In one embodiment, the concentration is 10-70.

In another embodiment, the concentration is 15-60.

In another embodiment, the concentration is 20-45.

In one embodiment, the second sample is Xeomin ^® .

In one embodiment, when using Xeomin ^® as the second sample, it was found that particularly reliable results are obtained if the second effect is measured at a concentration of at least one of 10-70. In another embodiment, the concentration is 15-60. In another embodiment, the concentration is 25-45.

In one embodiment, when Botox ^® was used as the second sample, it was found that reliable results were obtained if the second effect was measured at a concentration of at least one of 10-70. In another embodiment, the concentration is 15-60. In another embodiment, the concentration is 25-45.

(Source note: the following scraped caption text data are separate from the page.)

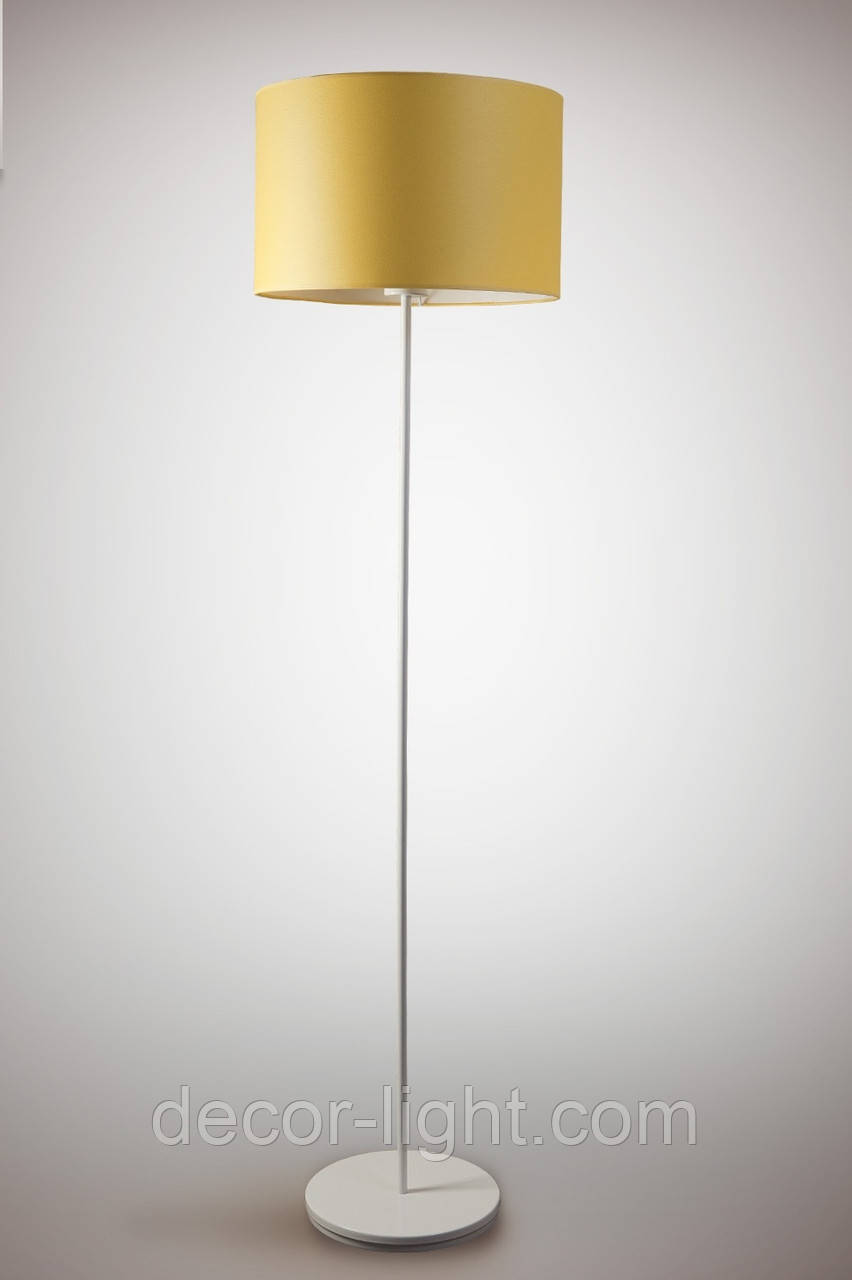 Торшер 1 ламповый c тканевым абажуром цилиндр  Цилиндр 10230-3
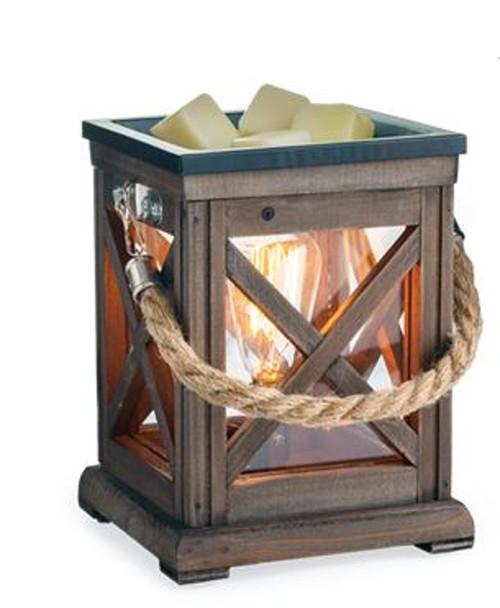 Candle Warmers Walnut & Rope Edison Bulb Illumination Warmer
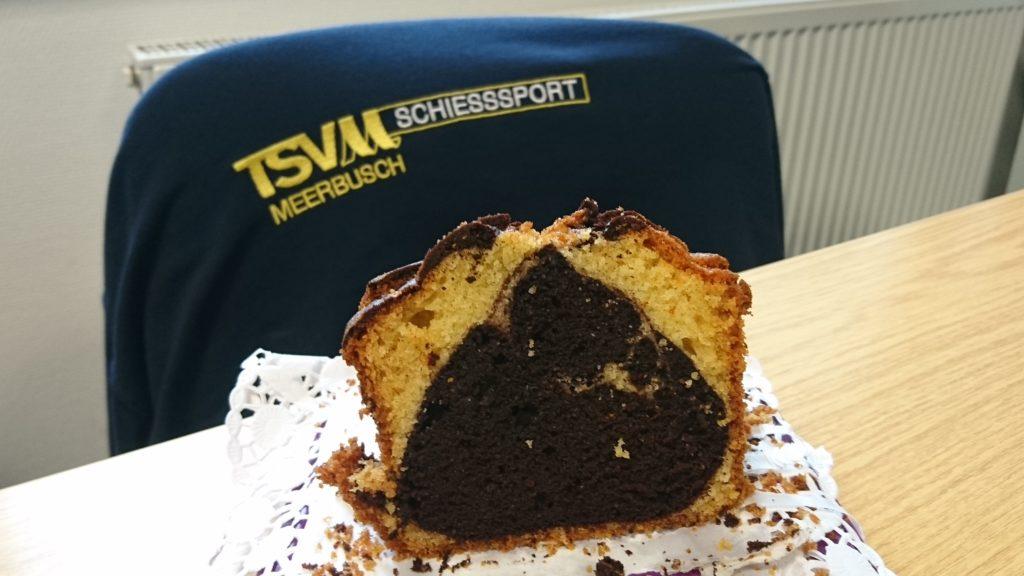 Tsv Kuchen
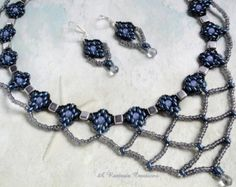Seed Bead Jewelry Set / Beadweave Jewelry Set reminiscent of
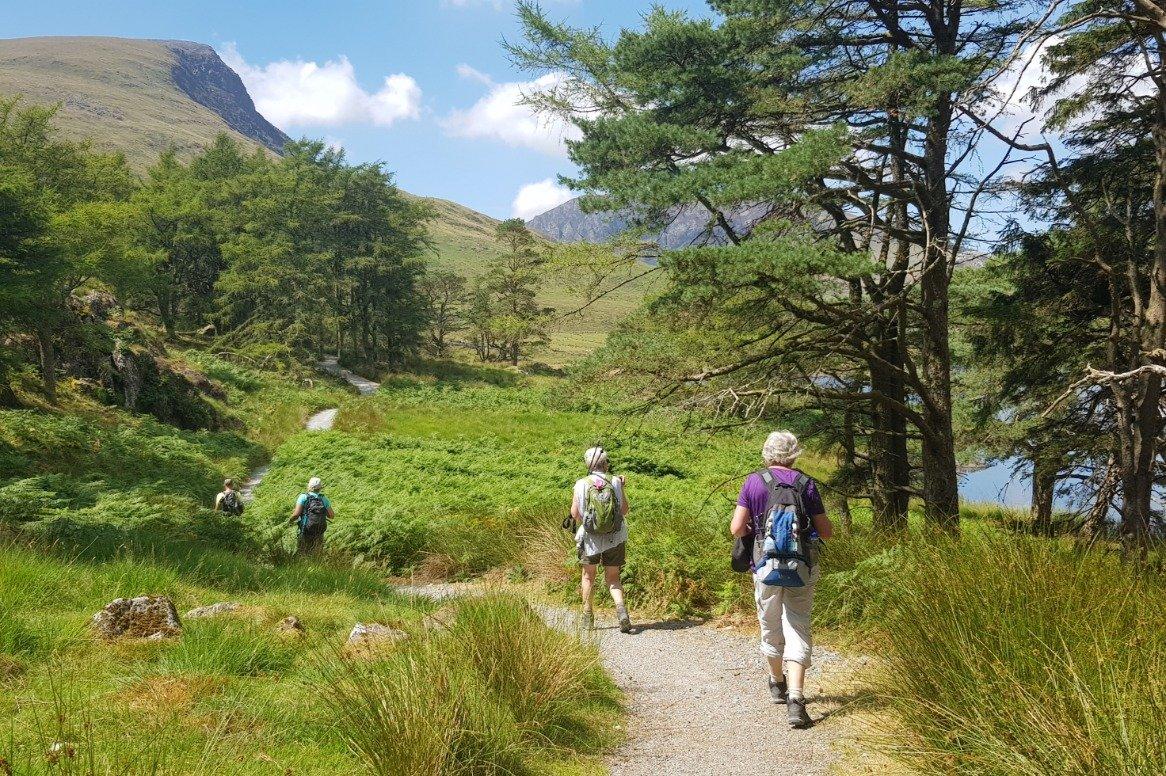Wales - Snowdonia nationaal park - wandelen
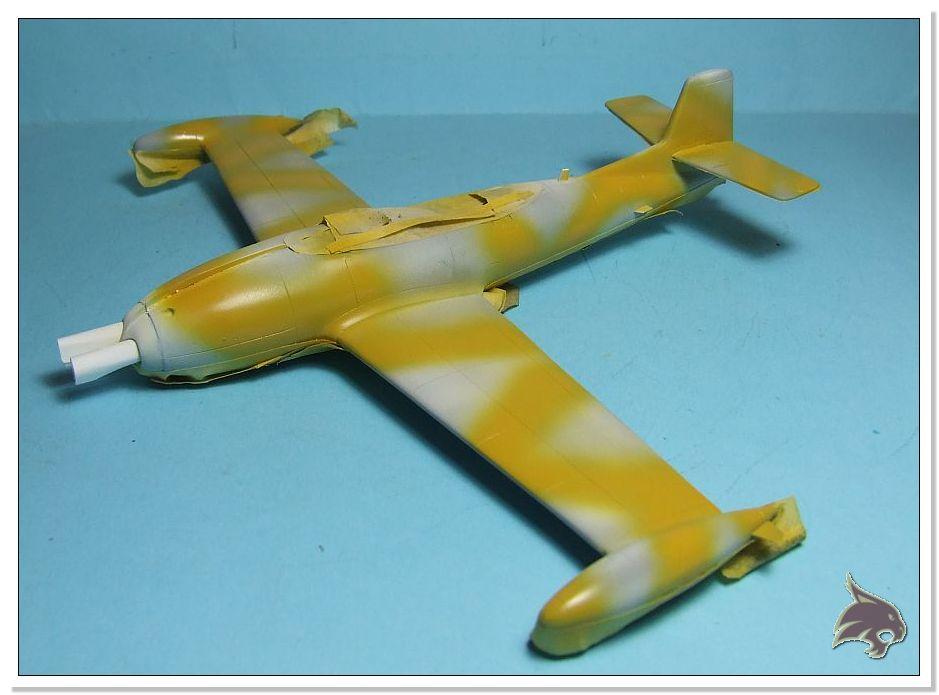HA-220 Super Saeta - Special Hobby 1/72 22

If a second sample is used to prepare the calibration curve according to step (e) and the second sample contains botulinum neurotoxin that is lower in concentration, less effective or less potent than Botox ^® or Xeomin ^® , then Botox ^® or Xeomin ^In order to achieve a secondary effect of a size corresponding to the effect induced by ^® , a high concentration of neurotoxin, ie LD ₅₀ unit / ml value, must be high.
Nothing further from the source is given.